EXCERPT ->
• • • • •

Starting with (R)-1-deuterio-1-propanol, how could you prepare
b. (S)-1-deuterio-1-methoxypropane?

Verified step by step guidance

Identify the starting material: (R)-1-deuterio-1-propanol. This compound has a hydroxyl (-OH) group attached to the first carbon, which is also chiral due to the presence of a deuterium (D) atom.

Plan the reaction sequence: To convert the hydroxyl group (-OH) into a methoxy group (-OCH₃), you need to perform a substitution reaction. However, the stereochemistry must also invert from (R) to (S), which suggests the use of an SN2 reaction mechanism.

Step 1: Convert the hydroxyl group (-OH) into a good leaving group. This can be achieved by reacting (R)-1-deuterio-1-propanol with a reagent like p-toluenesulfonyl chloride (TsCl) in the presence of a base (e.g., pyridine) to form the corresponding tosylate (R)-1-deuterio-1-propyl tosylate.

• • • • •

STATED PROBLEM -> In the synthesis text, which reagent turns the hydroxyl group of (R)-1-deuterio-1-propanol into a good leaving group?

COLLECTED DATA ->
• • • • •

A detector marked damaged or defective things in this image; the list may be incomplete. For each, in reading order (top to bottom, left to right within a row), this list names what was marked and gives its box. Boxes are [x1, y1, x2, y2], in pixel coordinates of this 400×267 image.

• • • • •

TASK SOLUTION -> p-Toluenesulfonyl chloride (TsCl), in the presence of a base such as pyridine.